# Exercise brief
Could you quote, exactly as they stand, the lines running from the one with "Is the reflective" to the final line of the material?

# Data supplied
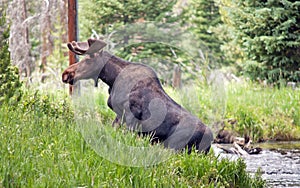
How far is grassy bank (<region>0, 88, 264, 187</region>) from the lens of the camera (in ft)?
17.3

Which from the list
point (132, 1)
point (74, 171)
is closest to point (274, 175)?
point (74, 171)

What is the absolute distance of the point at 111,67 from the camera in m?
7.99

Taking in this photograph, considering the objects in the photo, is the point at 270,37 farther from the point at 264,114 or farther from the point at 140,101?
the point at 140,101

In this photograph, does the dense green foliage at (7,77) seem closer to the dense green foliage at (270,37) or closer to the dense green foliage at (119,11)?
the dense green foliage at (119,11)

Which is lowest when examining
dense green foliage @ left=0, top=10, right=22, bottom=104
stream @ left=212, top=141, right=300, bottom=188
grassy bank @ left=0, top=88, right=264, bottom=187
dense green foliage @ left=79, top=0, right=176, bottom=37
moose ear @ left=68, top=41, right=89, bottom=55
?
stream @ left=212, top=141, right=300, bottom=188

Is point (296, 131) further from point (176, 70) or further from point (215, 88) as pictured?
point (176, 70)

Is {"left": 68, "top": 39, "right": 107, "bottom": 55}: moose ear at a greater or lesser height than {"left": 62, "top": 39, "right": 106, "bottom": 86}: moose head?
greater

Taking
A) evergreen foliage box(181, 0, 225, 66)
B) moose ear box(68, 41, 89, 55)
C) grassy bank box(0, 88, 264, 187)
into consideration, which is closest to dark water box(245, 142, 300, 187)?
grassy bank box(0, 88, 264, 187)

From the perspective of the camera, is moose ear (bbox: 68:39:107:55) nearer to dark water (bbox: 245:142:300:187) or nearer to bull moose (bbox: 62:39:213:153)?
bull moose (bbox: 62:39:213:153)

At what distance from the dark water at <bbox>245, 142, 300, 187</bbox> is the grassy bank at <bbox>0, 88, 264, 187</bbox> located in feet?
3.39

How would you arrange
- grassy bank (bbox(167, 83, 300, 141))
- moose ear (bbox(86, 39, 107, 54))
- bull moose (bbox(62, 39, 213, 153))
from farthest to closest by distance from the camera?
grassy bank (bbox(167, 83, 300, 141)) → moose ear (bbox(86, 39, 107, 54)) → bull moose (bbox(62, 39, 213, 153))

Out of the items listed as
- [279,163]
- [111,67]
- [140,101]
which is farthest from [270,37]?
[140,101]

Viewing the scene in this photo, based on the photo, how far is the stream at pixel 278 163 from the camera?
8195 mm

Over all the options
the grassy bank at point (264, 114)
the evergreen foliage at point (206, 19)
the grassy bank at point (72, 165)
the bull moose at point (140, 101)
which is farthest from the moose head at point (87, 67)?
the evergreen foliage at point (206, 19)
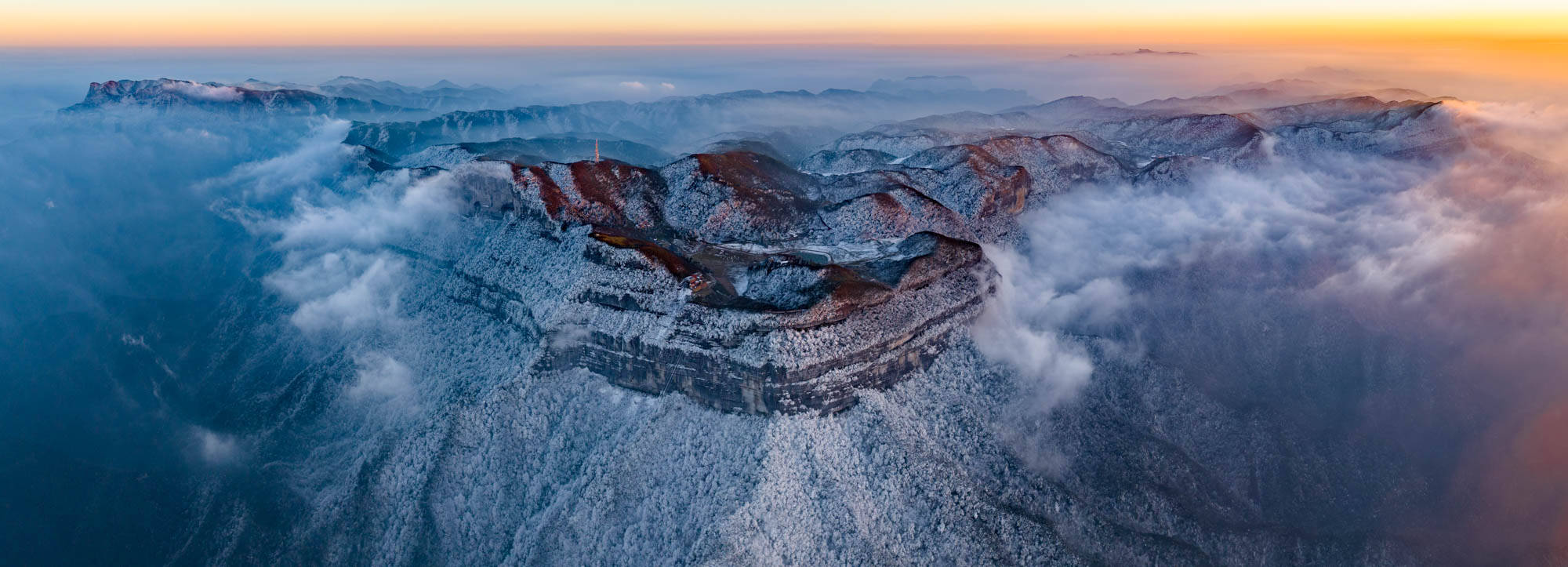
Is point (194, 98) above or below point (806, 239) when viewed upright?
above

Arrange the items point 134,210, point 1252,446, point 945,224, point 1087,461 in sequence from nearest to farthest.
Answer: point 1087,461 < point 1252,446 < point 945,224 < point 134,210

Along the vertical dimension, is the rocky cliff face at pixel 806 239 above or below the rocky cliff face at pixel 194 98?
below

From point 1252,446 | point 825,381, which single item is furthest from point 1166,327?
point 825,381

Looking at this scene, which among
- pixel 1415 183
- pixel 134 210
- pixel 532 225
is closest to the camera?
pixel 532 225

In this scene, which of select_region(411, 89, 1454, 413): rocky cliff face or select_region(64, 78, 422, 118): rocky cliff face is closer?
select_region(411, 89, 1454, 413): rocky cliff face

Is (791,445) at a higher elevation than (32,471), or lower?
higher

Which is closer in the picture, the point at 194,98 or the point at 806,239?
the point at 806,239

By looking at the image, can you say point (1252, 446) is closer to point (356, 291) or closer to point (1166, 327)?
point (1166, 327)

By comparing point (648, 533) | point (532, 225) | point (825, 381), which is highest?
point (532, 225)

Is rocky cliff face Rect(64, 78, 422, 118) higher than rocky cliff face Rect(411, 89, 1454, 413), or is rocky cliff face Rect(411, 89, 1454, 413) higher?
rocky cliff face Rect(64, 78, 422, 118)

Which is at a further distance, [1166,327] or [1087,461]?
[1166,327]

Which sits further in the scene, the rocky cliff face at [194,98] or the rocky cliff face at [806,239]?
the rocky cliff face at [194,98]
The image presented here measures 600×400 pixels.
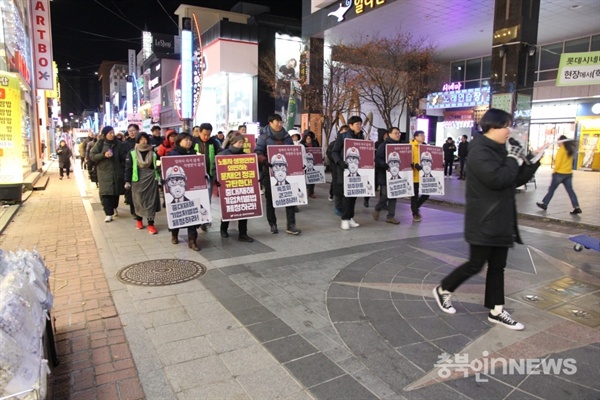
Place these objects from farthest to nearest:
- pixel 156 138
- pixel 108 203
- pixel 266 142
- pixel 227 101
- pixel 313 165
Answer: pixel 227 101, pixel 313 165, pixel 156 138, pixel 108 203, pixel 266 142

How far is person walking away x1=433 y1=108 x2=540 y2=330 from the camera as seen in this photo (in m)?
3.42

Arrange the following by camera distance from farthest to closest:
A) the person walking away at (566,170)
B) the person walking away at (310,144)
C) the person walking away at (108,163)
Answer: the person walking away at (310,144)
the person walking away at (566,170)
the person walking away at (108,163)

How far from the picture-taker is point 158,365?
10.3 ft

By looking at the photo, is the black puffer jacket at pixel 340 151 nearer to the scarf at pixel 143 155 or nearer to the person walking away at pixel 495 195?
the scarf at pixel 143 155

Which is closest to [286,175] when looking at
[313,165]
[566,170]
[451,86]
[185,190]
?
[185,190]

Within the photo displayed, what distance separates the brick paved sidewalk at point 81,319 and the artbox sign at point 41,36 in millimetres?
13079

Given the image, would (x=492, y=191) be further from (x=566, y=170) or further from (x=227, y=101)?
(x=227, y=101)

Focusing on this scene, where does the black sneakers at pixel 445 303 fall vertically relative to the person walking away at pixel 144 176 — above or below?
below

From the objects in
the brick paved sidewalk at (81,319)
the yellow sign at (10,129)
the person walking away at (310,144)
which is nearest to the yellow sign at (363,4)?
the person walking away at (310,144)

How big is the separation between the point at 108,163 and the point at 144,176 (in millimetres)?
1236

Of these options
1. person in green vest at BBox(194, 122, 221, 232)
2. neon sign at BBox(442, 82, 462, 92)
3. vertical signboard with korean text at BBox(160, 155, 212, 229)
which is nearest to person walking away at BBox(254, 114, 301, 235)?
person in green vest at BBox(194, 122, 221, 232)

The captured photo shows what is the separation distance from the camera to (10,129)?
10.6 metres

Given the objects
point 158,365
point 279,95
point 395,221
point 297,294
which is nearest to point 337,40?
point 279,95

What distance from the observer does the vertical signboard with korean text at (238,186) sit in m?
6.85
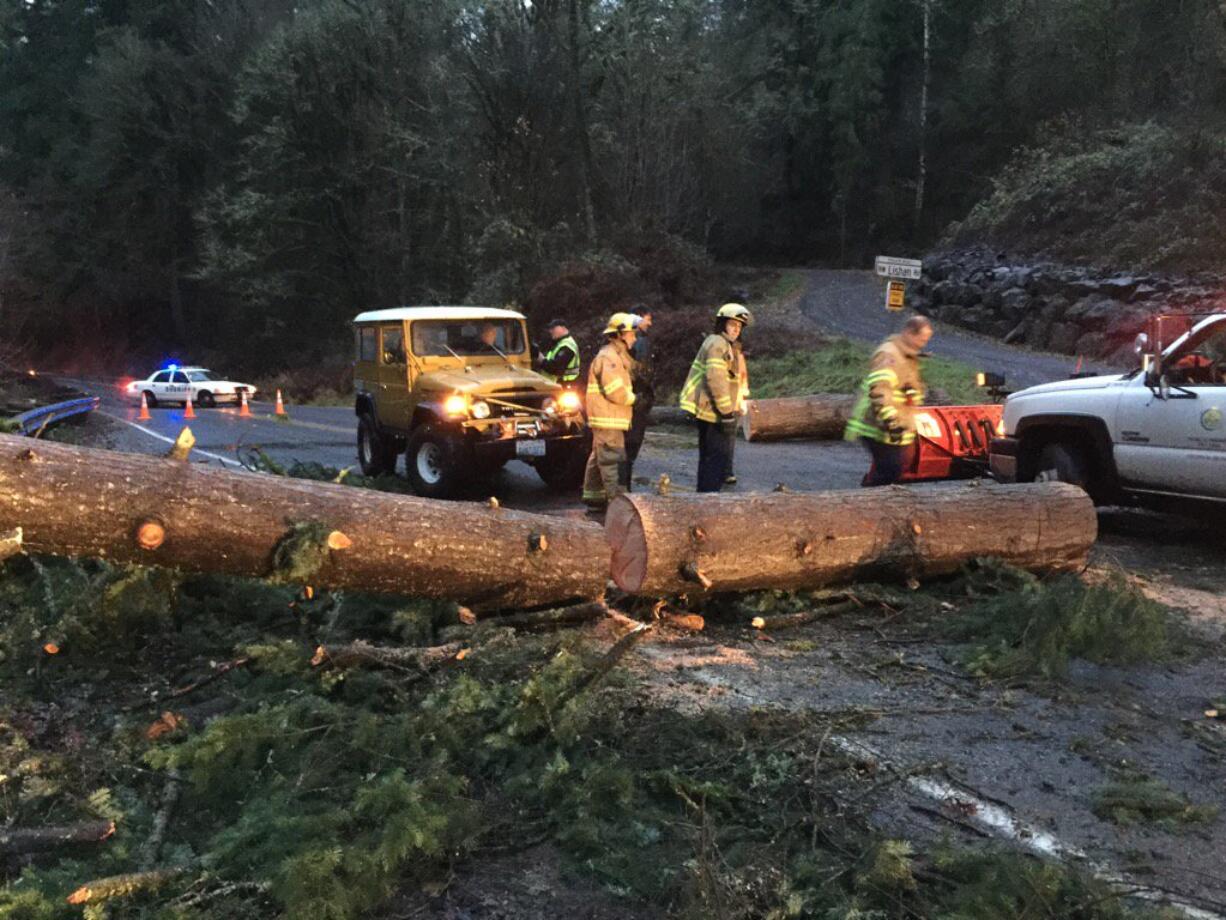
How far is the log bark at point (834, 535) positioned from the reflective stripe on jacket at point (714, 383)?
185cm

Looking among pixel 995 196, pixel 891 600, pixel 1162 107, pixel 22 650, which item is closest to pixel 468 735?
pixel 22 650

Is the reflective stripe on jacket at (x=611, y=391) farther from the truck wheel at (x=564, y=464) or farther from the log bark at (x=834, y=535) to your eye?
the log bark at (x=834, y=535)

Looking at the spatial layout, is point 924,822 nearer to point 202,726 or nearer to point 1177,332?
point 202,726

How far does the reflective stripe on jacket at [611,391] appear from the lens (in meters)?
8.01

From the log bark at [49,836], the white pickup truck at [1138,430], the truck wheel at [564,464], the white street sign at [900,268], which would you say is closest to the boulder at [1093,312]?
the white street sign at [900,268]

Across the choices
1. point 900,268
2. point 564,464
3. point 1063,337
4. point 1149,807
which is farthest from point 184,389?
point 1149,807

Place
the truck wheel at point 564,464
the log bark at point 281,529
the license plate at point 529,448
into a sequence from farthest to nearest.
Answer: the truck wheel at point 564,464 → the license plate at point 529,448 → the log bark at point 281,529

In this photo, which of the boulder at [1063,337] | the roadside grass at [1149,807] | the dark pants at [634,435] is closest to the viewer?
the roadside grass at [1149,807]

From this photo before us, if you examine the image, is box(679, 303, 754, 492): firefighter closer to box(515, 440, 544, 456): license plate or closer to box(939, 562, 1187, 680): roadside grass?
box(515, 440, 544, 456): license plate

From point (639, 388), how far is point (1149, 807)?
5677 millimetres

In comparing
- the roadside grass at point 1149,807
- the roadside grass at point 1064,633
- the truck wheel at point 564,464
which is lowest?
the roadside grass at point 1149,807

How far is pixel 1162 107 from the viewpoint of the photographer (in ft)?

# Solution to this problem
Is the reflective stripe on jacket at (x=611, y=391) farther from the truck wheel at (x=564, y=464) or farther from the log bark at (x=834, y=535) to your eye?
the log bark at (x=834, y=535)

Looking at the spatial layout, is point 924,822 nearer to point 202,726 or nearer to point 1177,332?
point 202,726

How far does the reflective stripe on jacket at [611,391] appear from the lens (in meters)?
8.01

From the log bark at [49,836], the white pickup truck at [1138,430], the truck wheel at [564,464], the white street sign at [900,268], which would you say is closest to the boulder at [1093,312]?
the white street sign at [900,268]

Across the choices
1. point 900,268
2. point 564,464
3. point 1063,337
4. point 1149,807
which is farthest from point 184,389?
point 1149,807

Place
the truck wheel at point 564,464
the log bark at point 281,529
the license plate at point 529,448
into a sequence from farthest to nearest.
Answer: the truck wheel at point 564,464 → the license plate at point 529,448 → the log bark at point 281,529

In this photo, which of the boulder at [1063,337] | the roadside grass at [1149,807] | the dark pants at [634,435] is closest to the viewer?
the roadside grass at [1149,807]

From this photo before us, if you examine the image, is box(679, 303, 754, 492): firefighter closer to box(515, 440, 544, 456): license plate or closer to box(939, 562, 1187, 680): roadside grass?
box(515, 440, 544, 456): license plate

From point (639, 388), how far is point (1149, 807)?
5677 millimetres

In comparing
- the roadside grass at point 1149,807
- the roadside grass at point 1064,633
- the truck wheel at point 564,464
which is lowest?
the roadside grass at point 1149,807

How far is pixel 1162 107 from the viewpoint of the photographer (in ft)?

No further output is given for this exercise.